PROBLEM STATEMENT :: Reproduce all of the data below verbatim, line for line.

GIVEN RECORDS ::
+ + +
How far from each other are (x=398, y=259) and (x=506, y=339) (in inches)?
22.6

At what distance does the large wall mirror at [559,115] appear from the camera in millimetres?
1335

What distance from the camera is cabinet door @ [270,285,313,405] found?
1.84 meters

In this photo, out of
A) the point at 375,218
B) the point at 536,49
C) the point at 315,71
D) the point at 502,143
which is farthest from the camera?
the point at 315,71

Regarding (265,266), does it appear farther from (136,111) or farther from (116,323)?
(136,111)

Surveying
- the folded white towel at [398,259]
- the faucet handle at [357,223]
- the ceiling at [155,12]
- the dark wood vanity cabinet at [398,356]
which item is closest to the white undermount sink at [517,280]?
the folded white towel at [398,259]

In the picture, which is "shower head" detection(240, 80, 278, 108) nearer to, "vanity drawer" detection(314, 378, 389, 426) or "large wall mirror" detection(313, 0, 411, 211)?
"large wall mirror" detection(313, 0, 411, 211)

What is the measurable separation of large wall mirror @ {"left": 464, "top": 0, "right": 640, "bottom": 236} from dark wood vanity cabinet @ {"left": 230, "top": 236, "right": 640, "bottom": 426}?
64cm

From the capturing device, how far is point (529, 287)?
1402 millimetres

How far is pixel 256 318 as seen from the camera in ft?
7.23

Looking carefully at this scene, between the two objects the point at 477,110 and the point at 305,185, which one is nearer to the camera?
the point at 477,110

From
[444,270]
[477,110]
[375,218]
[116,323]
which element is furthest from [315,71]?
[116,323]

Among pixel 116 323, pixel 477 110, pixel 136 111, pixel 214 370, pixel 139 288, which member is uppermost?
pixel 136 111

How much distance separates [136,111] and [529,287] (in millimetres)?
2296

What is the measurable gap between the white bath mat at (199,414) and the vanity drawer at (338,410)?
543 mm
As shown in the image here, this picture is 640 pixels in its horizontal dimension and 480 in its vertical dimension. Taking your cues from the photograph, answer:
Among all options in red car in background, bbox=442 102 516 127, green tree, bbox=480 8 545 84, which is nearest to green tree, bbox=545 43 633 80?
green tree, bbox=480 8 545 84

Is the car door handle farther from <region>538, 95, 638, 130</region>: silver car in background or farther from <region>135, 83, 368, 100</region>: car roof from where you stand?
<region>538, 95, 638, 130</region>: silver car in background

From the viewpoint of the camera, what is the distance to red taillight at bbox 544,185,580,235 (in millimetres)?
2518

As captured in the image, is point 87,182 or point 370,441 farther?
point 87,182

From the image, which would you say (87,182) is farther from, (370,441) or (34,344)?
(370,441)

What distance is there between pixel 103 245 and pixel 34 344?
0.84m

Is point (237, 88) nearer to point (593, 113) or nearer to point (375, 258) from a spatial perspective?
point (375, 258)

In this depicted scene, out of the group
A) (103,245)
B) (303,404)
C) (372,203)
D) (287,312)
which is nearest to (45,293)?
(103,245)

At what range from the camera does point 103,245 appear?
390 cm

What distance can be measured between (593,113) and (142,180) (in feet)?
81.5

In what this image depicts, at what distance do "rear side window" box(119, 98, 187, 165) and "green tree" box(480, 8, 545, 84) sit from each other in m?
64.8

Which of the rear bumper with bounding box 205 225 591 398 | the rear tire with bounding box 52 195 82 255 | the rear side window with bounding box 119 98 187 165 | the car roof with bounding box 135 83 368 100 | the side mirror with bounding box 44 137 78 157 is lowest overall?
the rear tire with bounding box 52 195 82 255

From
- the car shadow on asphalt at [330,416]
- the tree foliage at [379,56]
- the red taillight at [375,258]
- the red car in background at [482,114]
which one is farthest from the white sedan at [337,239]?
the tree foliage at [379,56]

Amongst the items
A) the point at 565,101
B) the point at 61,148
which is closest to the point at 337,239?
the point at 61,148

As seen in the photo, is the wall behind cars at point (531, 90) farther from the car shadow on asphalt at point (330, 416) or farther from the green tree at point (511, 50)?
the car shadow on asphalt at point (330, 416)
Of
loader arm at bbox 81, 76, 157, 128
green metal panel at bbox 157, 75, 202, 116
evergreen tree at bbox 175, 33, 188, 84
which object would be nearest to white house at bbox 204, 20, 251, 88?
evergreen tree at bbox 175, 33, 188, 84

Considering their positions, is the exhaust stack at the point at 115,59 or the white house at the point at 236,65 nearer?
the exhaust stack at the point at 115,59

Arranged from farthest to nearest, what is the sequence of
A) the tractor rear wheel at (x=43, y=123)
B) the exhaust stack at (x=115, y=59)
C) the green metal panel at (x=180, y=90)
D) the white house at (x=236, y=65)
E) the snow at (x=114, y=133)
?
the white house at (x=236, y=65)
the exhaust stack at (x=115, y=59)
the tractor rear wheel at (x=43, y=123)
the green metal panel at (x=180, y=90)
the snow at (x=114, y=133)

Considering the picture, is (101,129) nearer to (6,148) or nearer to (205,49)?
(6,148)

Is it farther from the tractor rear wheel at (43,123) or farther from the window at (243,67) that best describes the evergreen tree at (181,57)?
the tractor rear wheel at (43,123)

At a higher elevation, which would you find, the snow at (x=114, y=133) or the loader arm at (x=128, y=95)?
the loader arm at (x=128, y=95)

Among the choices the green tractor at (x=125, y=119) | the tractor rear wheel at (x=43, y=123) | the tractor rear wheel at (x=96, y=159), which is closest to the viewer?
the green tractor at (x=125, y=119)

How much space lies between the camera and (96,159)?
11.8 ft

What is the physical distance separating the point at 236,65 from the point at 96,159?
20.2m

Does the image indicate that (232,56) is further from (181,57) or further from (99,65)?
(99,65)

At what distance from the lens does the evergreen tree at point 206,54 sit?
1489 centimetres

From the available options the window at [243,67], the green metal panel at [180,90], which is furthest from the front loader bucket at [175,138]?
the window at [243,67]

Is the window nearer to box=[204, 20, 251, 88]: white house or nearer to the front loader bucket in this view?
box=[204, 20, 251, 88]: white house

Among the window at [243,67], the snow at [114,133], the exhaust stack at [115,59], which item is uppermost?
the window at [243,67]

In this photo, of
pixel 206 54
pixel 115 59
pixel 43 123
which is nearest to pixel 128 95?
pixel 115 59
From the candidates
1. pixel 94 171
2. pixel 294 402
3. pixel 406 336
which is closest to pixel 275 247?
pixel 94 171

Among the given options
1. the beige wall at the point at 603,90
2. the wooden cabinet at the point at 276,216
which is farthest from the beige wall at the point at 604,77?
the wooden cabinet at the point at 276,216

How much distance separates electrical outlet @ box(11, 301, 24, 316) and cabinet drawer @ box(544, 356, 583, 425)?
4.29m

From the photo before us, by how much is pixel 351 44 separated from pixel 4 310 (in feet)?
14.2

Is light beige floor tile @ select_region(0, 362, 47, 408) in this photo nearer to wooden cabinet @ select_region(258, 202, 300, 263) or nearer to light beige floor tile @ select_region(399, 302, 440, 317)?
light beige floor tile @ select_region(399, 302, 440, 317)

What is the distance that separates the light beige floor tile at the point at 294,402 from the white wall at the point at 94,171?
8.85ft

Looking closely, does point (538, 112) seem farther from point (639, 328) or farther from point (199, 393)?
+ + +
WRITTEN SOLUTION ::
How far from each other are (x=398, y=259) and (x=506, y=339) (in inches)?
22.6

At what distance does the large wall mirror at [559,115] appear from the camera in millimetres?
1335

What distance from the camera is cabinet door @ [270,285,313,405] found?
1.84 meters

In this photo, out of
A) the point at 375,218
B) the point at 536,49
C) the point at 315,71
D) the point at 502,143
which is farthest from the camera?
the point at 315,71

Regarding (265,266), does it appear farther from (136,111) or farther from (116,323)?
(136,111)

Surveying
- the folded white towel at [398,259]
- the faucet handle at [357,223]
- the ceiling at [155,12]
- the dark wood vanity cabinet at [398,356]
which item is closest to the white undermount sink at [517,280]?
the folded white towel at [398,259]

In the picture, which is "shower head" detection(240, 80, 278, 108) nearer to, "vanity drawer" detection(314, 378, 389, 426) or "large wall mirror" detection(313, 0, 411, 211)?
"large wall mirror" detection(313, 0, 411, 211)

What is the measurable separation of large wall mirror @ {"left": 464, "top": 0, "right": 640, "bottom": 236} from dark wood vanity cabinet @ {"left": 230, "top": 236, "right": 640, "bottom": 426}?
64cm

From the capturing device, how far is point (529, 287)?
1402 millimetres

How far is pixel 256 318 as seen from the camera in ft?
7.23

Looking carefully at this scene, between the two objects the point at 477,110 and the point at 305,185, which one is nearer to the camera?
the point at 477,110

From
[444,270]
[477,110]
[375,218]
[116,323]
which element is furthest from [315,71]?
[116,323]

Among pixel 116 323, pixel 477 110, pixel 136 111, pixel 214 370, pixel 139 288, which member is uppermost?
pixel 136 111

How much distance separates [136,111] and [529,287] (in millimetres)?
2296

What is the measurable gap between the white bath mat at (199,414) and the vanity drawer at (338,410)?
543 mm
As shown in the image here, this picture is 640 pixels in its horizontal dimension and 480 in its vertical dimension. Taking your cues from the photograph, answer:
Among all options in red car in background, bbox=442 102 516 127, green tree, bbox=480 8 545 84, which is nearest to green tree, bbox=545 43 633 80?
green tree, bbox=480 8 545 84

Is the car door handle farther from <region>538, 95, 638, 130</region>: silver car in background or farther from <region>135, 83, 368, 100</region>: car roof from where you stand?
<region>538, 95, 638, 130</region>: silver car in background

From the viewpoint of the camera, what is the distance to red taillight at bbox 544,185,580,235 (in millimetres)?
2518

As captured in the image, is point 87,182 or point 370,441 farther?
point 87,182

From the image, which would you say (87,182) is farther from, (370,441) or (34,344)?
(370,441)

What distance is there between pixel 103 245 and pixel 34 344?
0.84m

Is point (237, 88) nearer to point (593, 113) or nearer to point (375, 258) from a spatial perspective?
point (375, 258)

In this depicted scene, out of the group
A) (103,245)
B) (303,404)
C) (372,203)
D) (287,312)
which is nearest to (45,293)?
(103,245)

At what range from the camera does point 103,245 appear?
390 cm

What distance can be measured between (593,113) and (142,180) (in feet)?
81.5

In what this image depicts, at what distance do "rear side window" box(119, 98, 187, 165) and "green tree" box(480, 8, 545, 84) sit from each other in m?
64.8

Which of the rear bumper with bounding box 205 225 591 398 | the rear tire with bounding box 52 195 82 255 | the rear side window with bounding box 119 98 187 165 | the car roof with bounding box 135 83 368 100 | the side mirror with bounding box 44 137 78 157 is lowest overall?
the rear tire with bounding box 52 195 82 255

From
- the car shadow on asphalt at [330,416]
- the tree foliage at [379,56]
- the red taillight at [375,258]
- the red car in background at [482,114]
which one is farthest from the white sedan at [337,239]?
the tree foliage at [379,56]

Amongst the items
A) the point at 565,101
B) the point at 61,148
which is closest to the point at 337,239?
the point at 61,148

As seen in the photo, is the wall behind cars at point (531, 90) farther from the car shadow on asphalt at point (330, 416) or farther from the green tree at point (511, 50)?
the car shadow on asphalt at point (330, 416)
Of
loader arm at bbox 81, 76, 157, 128
green metal panel at bbox 157, 75, 202, 116
evergreen tree at bbox 175, 33, 188, 84
which object would be nearest to white house at bbox 204, 20, 251, 88?
evergreen tree at bbox 175, 33, 188, 84

Considering their positions, is the exhaust stack at the point at 115,59 or the white house at the point at 236,65 nearer?
the exhaust stack at the point at 115,59

Arranged from farthest to nearest, what is the sequence of
A) the tractor rear wheel at (x=43, y=123)
B) the exhaust stack at (x=115, y=59)
C) the green metal panel at (x=180, y=90)
D) the white house at (x=236, y=65)
E) the snow at (x=114, y=133)
?
the white house at (x=236, y=65)
the exhaust stack at (x=115, y=59)
the tractor rear wheel at (x=43, y=123)
the green metal panel at (x=180, y=90)
the snow at (x=114, y=133)

Considering the picture, is (101,129) nearer to (6,148) or nearer to (205,49)?
(6,148)

Is it farther from the tractor rear wheel at (43,123) or farther from the window at (243,67) that best describes the evergreen tree at (181,57)?
the tractor rear wheel at (43,123)

At a higher elevation, which would you find, the snow at (x=114, y=133) or the loader arm at (x=128, y=95)?
the loader arm at (x=128, y=95)

Among the choices the green tractor at (x=125, y=119) | the tractor rear wheel at (x=43, y=123) | the tractor rear wheel at (x=96, y=159), which is closest to the viewer?
the green tractor at (x=125, y=119)

How much space lies between the camera and (96,159)?
11.8 ft

What is the physical distance separating the point at 236,65 from the point at 96,159?
20.2m

Does the image indicate that (232,56) is further from (181,57) or further from (99,65)?
(99,65)

At what distance from the lens does the evergreen tree at point 206,54 sit?
1489 centimetres

From the available options the window at [243,67], the green metal panel at [180,90], which is furthest from the front loader bucket at [175,138]?
the window at [243,67]

Is the window nearer to box=[204, 20, 251, 88]: white house or nearer to the front loader bucket in this view?
box=[204, 20, 251, 88]: white house

Among the window at [243,67], the snow at [114,133], the exhaust stack at [115,59], which item is uppermost?
the window at [243,67]

In this photo, of
pixel 206 54
pixel 115 59
pixel 43 123
which is nearest to pixel 128 95?
pixel 115 59
From the candidates
1. pixel 94 171
2. pixel 294 402
3. pixel 406 336
which is closest to pixel 275 247?
pixel 94 171

Among the given options
1. the beige wall at the point at 603,90
2. the wooden cabinet at the point at 276,216
which is farthest from the beige wall at the point at 604,77?
the wooden cabinet at the point at 276,216

How much distance separates electrical outlet @ box(11, 301, 24, 316) and cabinet drawer @ box(544, 356, 583, 425)?
4.29m

From the photo before us, by how much is pixel 351 44 separated from pixel 4 310 (in feet)?
14.2

Is light beige floor tile @ select_region(0, 362, 47, 408) in this photo nearer to wooden cabinet @ select_region(258, 202, 300, 263) or nearer to light beige floor tile @ select_region(399, 302, 440, 317)?
light beige floor tile @ select_region(399, 302, 440, 317)

What is the distance that separates the light beige floor tile at the point at 294,402 from the white wall at the point at 94,171?
8.85ft

Looking closely, does point (538, 112) seem farther from point (639, 328) or farther from point (199, 393)?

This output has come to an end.